**Collected data entries:**

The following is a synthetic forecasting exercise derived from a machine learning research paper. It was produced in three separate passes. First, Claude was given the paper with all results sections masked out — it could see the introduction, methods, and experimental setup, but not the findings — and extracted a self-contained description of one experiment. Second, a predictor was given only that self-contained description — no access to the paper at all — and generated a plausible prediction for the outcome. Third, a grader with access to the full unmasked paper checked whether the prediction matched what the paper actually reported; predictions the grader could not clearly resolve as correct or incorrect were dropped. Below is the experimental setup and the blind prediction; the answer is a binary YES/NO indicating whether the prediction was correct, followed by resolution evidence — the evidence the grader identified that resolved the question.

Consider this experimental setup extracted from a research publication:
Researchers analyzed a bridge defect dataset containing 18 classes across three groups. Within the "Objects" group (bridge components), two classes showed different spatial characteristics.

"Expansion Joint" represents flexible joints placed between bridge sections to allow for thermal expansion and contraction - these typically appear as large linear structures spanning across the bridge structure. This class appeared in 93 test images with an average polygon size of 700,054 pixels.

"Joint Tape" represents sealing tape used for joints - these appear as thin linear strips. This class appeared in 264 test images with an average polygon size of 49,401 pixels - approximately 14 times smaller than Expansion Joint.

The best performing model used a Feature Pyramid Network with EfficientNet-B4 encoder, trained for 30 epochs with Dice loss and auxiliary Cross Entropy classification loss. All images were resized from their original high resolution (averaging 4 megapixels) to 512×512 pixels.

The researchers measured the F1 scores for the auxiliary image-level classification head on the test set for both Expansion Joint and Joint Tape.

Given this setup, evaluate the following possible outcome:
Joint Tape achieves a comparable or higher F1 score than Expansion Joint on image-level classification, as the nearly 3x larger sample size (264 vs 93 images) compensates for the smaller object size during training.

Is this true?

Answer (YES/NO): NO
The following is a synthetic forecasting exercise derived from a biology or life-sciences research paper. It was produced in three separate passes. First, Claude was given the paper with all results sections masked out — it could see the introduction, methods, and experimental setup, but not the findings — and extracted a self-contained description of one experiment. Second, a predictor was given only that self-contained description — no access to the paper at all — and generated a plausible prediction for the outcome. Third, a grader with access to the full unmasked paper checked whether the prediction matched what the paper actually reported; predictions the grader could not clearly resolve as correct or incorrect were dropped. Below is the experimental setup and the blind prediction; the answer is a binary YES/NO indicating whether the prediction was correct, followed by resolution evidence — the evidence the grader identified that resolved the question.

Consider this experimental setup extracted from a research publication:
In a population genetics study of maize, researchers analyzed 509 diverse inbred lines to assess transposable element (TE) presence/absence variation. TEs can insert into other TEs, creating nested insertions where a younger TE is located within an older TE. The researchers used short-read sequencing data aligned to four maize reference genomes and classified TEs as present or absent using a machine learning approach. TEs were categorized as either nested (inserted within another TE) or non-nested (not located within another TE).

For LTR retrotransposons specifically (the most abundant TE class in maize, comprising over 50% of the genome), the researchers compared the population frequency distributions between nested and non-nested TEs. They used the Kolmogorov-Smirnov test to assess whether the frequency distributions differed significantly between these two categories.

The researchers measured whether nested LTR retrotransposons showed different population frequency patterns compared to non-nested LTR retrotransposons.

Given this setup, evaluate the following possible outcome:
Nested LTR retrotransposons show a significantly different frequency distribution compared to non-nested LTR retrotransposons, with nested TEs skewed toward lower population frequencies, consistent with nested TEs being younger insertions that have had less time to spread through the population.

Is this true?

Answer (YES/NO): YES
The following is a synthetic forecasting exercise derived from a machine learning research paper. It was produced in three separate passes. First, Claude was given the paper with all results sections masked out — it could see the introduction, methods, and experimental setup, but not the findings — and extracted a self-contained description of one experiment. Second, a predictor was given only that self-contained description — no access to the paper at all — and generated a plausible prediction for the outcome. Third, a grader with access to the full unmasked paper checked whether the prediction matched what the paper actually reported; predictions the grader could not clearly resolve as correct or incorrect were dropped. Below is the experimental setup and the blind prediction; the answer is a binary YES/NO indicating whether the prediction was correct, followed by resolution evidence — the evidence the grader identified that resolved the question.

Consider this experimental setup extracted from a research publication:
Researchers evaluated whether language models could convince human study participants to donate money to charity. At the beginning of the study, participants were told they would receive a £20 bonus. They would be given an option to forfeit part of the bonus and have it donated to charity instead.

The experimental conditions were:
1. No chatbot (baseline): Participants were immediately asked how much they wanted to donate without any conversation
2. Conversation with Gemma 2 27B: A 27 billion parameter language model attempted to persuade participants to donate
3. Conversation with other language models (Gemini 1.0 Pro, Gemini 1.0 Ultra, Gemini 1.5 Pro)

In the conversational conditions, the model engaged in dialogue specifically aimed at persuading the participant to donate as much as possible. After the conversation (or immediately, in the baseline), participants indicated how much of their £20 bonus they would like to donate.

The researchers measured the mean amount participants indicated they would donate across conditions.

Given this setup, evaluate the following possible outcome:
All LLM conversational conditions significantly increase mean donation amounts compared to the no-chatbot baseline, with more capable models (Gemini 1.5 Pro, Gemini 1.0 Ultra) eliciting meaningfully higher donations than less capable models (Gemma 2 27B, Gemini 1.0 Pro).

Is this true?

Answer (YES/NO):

**PROBLEM STATEMENT:** The records are to be repeated in full, exactly as they stand.

**RESULT:**
The following is a synthetic forecasting exercise derived from a machine learning research paper. It was produced in three separate passes. First, Claude was given the paper with all results sections masked out — it could see the introduction, methods, and experimental setup, but not the findings — and extracted a self-contained description of one experiment. Second, a predictor was given only that self-contained description — no access to the paper at all — and generated a plausible prediction for the outcome. Third, a grader with access to the full unmasked paper checked whether the prediction matched what the paper actually reported; predictions the grader could not clearly resolve as correct or incorrect were dropped. Below is the experimental setup and the blind prediction; the answer is a binary YES/NO indicating whether the prediction was correct, followed by resolution evidence — the evidence the grader identified that resolved the question.

Consider this experimental setup extracted from a research publication:
Researchers analyzed a bridge defect dataset containing 18 classes across three groups. Within the "Objects" group (bridge components), two classes showed different spatial characteristics.

"Expansion Joint" represents flexible joints placed between bridge sections to allow for thermal expansion and contraction - these typically appear as large linear structures spanning across the bridge structure. This class appeared in 93 test images with an average polygon size of 700,054 pixels.

"Joint Tape" represents sealing tape used for joints - these appear as thin linear strips. This class appeared in 264 test images with an average polygon size of 49,401 pixels - approximately 14 times smaller than Expansion Joint.

The best performing model used a Feature Pyramid Network with EfficientNet-B4 encoder, trained for 30 epochs with Dice loss and auxiliary Cross Entropy classification loss. All images were resized from their original high resolution (averaging 4 megapixels) to 512×512 pixels.

The researchers measured the F1 scores for the auxiliary image-level classification head on the test set for both Expansion Joint and Joint Tape.

Given this setup, evaluate the following possible outcome:
Joint Tape achieves a comparable or higher F1 score than Expansion Joint on image-level classification, as the nearly 3x larger sample size (264 vs 93 images) compensates for the smaller object size during training.

Is this true?

Answer (YES/NO): NO
The following is a synthetic forecasting exercise derived from a biology or life-sciences research paper. It was produced in three separate passes. First, Claude was given the paper with all results sections masked out — it could see the introduction, methods, and experimental setup, but not the findings — and extracted a self-contained description of one experiment. Second, a predictor was given only that self-contained description — no access to the paper at all — and generated a plausible prediction for the outcome. Third, a grader with access to the full unmasked paper checked whether the prediction matched what the paper actually reported; predictions the grader could not clearly resolve as correct or incorrect were dropped. Below is the experimental setup and the blind prediction; the answer is a binary YES/NO indicating whether the prediction was correct, followed by resolution evidence — the evidence the grader identified that resolved the question.

Consider this experimental setup extracted from a research publication:
In a population genetics study of maize, researchers analyzed 509 diverse inbred lines to assess transposable element (TE) presence/absence variation. TEs can insert into other TEs, creating nested insertions where a younger TE is located within an older TE. The researchers used short-read sequencing data aligned to four maize reference genomes and classified TEs as present or absent using a machine learning approach. TEs were categorized as either nested (inserted within another TE) or non-nested (not located within another TE).

For LTR retrotransposons specifically (the most abundant TE class in maize, comprising over 50% of the genome), the researchers compared the population frequency distributions between nested and non-nested TEs. They used the Kolmogorov-Smirnov test to assess whether the frequency distributions differed significantly between these two categories.

The researchers measured whether nested LTR retrotransposons showed different population frequency patterns compared to non-nested LTR retrotransposons.

Given this setup, evaluate the following possible outcome:
Nested LTR retrotransposons show a significantly different frequency distribution compared to non-nested LTR retrotransposons, with nested TEs skewed toward lower population frequencies, consistent with nested TEs being younger insertions that have had less time to spread through the population.

Is this true?

Answer (YES/NO): YES
The following is a synthetic forecasting exercise derived from a machine learning research paper. It was produced in three separate passes. First, Claude was given the paper with all results sections masked out — it could see the introduction, methods, and experimental setup, but not the findings — and extracted a self-contained description of one experiment. Second, a predictor was given only that self-contained description — no access to the paper at all — and generated a plausible prediction for the outcome. Third, a grader with access to the full unmasked paper checked whether the prediction matched what the paper actually reported; predictions the grader could not clearly resolve as correct or incorrect were dropped. Below is the experimental setup and the blind prediction; the answer is a binary YES/NO indicating whether the prediction was correct, followed by resolution evidence — the evidence the grader identified that resolved the question.

Consider this experimental setup extracted from a research publication:
Researchers evaluated whether language models could convince human study participants to donate money to charity. At the beginning of the study, participants were told they would receive a £20 bonus. They would be given an option to forfeit part of the bonus and have it donated to charity instead.

The experimental conditions were:
1. No chatbot (baseline): Participants were immediately asked how much they wanted to donate without any conversation
2. Conversation with Gemma 2 27B: A 27 billion parameter language model attempted to persuade participants to donate
3. Conversation with other language models (Gemini 1.0 Pro, Gemini 1.0 Ultra, Gemini 1.5 Pro)

In the conversational conditions, the model engaged in dialogue specifically aimed at persuading the participant to donate as much as possible. After the conversation (or immediately, in the baseline), participants indicated how much of their £20 bonus they would like to donate.

The researchers measured the mean amount participants indicated they would donate across conditions.

Given this setup, evaluate the following possible outcome:
All LLM conversational conditions significantly increase mean donation amounts compared to the no-chatbot baseline, with more capable models (Gemini 1.5 Pro, Gemini 1.0 Ultra) eliciting meaningfully higher donations than less capable models (Gemma 2 27B, Gemini 1.0 Pro).

Is this true?

Answer (YES/NO):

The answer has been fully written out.